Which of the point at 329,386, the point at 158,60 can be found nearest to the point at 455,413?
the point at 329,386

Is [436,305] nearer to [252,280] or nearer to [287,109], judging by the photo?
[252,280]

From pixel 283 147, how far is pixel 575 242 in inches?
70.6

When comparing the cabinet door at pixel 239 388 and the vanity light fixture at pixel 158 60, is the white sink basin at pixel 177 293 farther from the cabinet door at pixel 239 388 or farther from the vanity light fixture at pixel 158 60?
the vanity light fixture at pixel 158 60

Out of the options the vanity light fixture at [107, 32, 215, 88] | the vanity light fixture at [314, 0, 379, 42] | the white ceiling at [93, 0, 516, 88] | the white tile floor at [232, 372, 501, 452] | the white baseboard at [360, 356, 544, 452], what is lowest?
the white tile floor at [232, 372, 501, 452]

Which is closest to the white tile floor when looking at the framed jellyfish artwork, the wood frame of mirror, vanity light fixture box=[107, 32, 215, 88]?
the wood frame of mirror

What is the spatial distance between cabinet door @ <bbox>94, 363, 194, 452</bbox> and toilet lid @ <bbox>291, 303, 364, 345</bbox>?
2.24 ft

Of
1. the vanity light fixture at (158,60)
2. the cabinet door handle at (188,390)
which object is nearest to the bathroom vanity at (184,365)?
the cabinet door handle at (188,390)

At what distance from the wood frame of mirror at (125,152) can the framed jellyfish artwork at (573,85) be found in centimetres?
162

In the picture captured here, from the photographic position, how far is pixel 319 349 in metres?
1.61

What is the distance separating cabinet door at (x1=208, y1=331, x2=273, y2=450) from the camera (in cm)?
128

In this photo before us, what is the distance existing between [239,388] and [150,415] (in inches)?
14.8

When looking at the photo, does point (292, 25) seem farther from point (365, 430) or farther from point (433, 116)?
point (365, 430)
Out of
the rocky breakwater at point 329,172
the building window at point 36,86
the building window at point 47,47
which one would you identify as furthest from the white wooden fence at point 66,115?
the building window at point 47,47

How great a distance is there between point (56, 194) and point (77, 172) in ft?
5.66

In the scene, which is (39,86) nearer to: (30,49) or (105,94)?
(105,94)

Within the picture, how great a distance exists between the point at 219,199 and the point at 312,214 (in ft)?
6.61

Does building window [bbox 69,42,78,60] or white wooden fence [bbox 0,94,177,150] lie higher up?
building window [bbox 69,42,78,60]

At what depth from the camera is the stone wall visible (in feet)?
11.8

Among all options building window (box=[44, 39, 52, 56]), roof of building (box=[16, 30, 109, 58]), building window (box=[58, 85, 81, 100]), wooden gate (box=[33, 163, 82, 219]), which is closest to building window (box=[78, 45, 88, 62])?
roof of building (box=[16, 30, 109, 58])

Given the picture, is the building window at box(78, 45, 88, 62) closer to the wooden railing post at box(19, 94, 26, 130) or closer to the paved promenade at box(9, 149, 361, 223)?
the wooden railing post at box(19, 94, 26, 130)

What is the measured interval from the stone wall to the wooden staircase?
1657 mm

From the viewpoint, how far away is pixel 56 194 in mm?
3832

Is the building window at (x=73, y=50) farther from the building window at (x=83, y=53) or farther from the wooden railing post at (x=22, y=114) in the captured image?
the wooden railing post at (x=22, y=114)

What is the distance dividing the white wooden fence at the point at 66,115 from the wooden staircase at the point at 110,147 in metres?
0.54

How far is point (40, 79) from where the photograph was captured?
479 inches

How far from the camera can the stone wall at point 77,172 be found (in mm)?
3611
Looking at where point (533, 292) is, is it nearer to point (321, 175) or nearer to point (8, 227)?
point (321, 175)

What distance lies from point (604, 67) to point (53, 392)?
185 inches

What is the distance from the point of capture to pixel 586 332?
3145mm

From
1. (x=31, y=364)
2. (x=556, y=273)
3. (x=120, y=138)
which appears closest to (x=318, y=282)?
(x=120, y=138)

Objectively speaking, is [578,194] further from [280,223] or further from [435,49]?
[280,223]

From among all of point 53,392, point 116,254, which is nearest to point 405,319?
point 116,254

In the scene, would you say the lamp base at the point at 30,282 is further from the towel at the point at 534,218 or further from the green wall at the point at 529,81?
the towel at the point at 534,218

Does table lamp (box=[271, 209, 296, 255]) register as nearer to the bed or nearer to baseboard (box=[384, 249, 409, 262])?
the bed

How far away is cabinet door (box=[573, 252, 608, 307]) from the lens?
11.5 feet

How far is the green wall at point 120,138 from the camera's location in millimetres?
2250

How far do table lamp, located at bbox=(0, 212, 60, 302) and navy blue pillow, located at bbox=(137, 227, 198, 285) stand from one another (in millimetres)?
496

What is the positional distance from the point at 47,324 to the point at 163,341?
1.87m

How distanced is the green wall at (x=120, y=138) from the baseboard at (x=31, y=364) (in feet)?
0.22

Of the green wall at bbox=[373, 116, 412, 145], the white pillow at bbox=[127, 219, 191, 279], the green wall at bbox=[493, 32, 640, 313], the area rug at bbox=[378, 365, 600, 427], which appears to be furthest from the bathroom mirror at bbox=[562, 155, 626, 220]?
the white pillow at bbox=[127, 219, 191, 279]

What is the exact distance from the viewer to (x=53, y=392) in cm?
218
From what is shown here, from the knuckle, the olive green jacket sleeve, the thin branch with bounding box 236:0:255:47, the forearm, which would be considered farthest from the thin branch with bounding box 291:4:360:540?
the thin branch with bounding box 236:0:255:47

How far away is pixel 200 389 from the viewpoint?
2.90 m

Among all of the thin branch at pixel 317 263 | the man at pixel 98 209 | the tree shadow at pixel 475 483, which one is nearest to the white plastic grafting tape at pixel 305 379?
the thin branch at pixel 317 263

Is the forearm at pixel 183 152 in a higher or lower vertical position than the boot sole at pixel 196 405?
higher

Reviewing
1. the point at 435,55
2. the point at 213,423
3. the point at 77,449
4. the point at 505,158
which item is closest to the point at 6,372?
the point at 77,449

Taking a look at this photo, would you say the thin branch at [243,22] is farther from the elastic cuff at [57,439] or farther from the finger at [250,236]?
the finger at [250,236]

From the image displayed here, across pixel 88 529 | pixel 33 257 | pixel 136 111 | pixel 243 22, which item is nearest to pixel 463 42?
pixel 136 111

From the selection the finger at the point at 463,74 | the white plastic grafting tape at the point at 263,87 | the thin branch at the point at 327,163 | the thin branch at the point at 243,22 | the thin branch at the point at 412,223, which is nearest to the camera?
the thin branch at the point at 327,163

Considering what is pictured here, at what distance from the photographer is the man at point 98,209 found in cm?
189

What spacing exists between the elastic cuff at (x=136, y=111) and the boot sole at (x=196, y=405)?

- - -

» Work to complete
Extract every line of the records above that contains the word "item". Case matters.

» Result
which item is closest to the point at 6,372?
From the image displayed here, across pixel 88 529 | pixel 33 257 | pixel 136 111 | pixel 243 22, which item is nearest to pixel 463 42?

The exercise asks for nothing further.